- Statistics 159/259, Fall 2025 
- Due Thursday 9/18/2025, 11:59PM PT 
- This assignment is worth a maximum of 40 points. 
- Assignment type: individual. 
As this 2016 Nature survey points out, more than 70% of researchers have tried and failed to reproduce another scientist’s experiments, and more than half have failed to reproduce their own experiments. Do you believe in every paper you read?
For this assignment we will ask you to identify a paper you find interesting and evaluate how reproducible it is, from a computational perspective. We will not focus on questions regarding experimental replication, lab protocols, etc.
This could include (but it is not limited) to a paper of your area of research or interests, which potentially introduces new methodology, runs interesting experiments or just draws conclusions from previous work. Don’t worry if you don’t have an active research area yet - below we provide a starting list of potential papers you can use, pick one that looks interesting to you.
As a proof of concept, try to pick a paper that in principle looks reproducible. Evaluate the paper in the following categories. For each one of the categories, we give you a series of questions that you can check, but we also encourage you to think about other aspects if you feel inclined.
- Data Availability: - Is the data used in the paper available? If so, is it open or under request? 
- What is the format of the data? How would you retrieve the data? 
- Is it necessary to do any pre-processing to the data? If so, are the details for cleaning and pre-processing it explained and available? 
 
- Software: - Do the authors provide or make reference to the software tools they used? Are these public or private? How reliable are they? 
- If there is custom code written for the paper (not just using existing software packages), is it publicly available or upon request? (According to Gabelica et al. (2022), the chances to get the requested data are less than 10%). 
- Do they use open source (e.g. Python, R, Julia) or proprietary programming languages (e.g. Matlab, Mathematica, IDL)? 
- Do you think it will be easy to run their model? If so, is this because the analysis is intrinsically difficult or by lack of documentation? 
 
- Analysis: - Do the authors provide a full description of the steps followed during the analysis? 
- Is there any logical gap in the flow of data (eg, hyperparameter setting, cleaning or filtering of data)? 
 
- Statistical Significance: - Is the net amount of data enough to lead to the conclusion/conclusions of the paper? 
- Do the conclusions the authors claim follow directly from the analysis they do? 
- Do the authors take into account uncertainties in the data they are using or in the methods they deploy to analyze the data? Are the results reported with error estimation? 
- Do you think the conclusions may be biased towards what the authors want to prove instead of what the data suggest? After reading the paper, do you think the abstract actually reflects what the paper actually shows? 
 
For each one of these four categories, you have to write a response of at least 200 words. For further guidance about checkpoints for reproducibility, you can also check Joelle Pineau’s Reproducibility Checklist used in the NeurIPS Reproducibility Challenge.

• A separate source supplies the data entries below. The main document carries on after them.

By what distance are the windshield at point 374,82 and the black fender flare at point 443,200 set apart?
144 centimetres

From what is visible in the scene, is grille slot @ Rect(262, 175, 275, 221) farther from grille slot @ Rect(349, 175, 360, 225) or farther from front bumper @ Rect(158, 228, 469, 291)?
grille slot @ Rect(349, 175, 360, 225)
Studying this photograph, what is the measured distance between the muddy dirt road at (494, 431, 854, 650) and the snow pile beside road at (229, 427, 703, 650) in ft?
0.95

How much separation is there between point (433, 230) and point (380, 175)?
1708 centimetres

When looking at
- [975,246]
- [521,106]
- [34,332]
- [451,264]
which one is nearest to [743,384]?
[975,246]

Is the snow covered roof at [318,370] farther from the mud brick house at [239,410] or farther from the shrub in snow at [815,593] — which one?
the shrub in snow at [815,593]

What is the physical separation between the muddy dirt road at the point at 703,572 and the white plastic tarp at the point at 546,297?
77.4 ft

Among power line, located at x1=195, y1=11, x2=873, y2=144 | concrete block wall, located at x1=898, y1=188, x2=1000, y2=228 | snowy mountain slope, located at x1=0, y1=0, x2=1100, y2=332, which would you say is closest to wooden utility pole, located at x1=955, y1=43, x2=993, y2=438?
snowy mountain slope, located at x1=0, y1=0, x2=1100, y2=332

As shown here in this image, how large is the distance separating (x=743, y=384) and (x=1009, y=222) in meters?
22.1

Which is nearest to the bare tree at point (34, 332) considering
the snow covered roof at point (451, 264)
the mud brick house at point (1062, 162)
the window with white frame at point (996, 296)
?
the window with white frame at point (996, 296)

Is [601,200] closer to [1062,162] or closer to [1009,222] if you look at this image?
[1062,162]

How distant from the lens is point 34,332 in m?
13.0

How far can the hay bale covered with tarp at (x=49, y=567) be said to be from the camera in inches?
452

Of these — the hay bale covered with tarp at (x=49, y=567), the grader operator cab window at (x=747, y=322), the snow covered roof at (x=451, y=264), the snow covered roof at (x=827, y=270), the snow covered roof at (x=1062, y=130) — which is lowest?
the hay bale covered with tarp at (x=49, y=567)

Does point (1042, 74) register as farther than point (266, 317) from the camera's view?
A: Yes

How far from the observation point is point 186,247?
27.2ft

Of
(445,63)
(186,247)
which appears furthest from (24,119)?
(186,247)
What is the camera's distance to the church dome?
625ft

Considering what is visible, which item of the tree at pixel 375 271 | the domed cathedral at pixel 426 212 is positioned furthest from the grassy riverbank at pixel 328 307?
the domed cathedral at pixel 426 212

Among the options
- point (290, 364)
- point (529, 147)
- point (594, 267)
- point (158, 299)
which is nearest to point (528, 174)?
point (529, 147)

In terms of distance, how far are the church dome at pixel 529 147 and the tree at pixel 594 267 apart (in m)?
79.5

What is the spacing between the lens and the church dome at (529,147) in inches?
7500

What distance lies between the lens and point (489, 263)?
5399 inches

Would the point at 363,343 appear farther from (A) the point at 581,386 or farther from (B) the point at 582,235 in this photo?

You will also have to write a response to the authors as if you were a referee who just received this paper to be peer reviewed, as a reproducibility editor. That is, you don’t need to discuss the scientific merits or the domain specific ideas in the paper, only focus on questions of reproducibility.
- Importantly, this response should be framed as a polite, constructive critique: imagine sending this to a colleague who will read it, where you are evaluating how well they did in this regard, and suggesting how they could improve. 
- In your response, make it as clear as possible which aspects of reproducibility are not satisfactory or missing and make suggestions about how the authors can improve the reproducibility of their work. The response has to be elaborated and well articulated. A good response is expected to be between 400 and 600 words. 
We encourage you to find papers in your area of interest and/or research, but you can also start by looking at the following list of papers:
- https:// - github - .com - /jupyter - /jupyter - /wiki - #reproducible - -academic - -publications 
- For a list of ML papers, you can check the list of 2019 NeurIPS accepted papers, which were used during the Reproducibility Challenge. 
Deliverables¶
- Write out your answers by filling out the provided markdown file, according to the description above. 
- Convert the markdown file to PDF using the pandoc program (which is installed in the hub). To do this, you will need to run - pandoc hw01-response.md -o hw01-response.pdfin your terminal, and the pdf file should appear. Commit this PDF also to your repository.
- Fill out the Google Form (you can copy and paste from the full-form response in Markdown). Grade from poor (1) to good (5) how reproducible the paper is for each one of the evaluation categories above.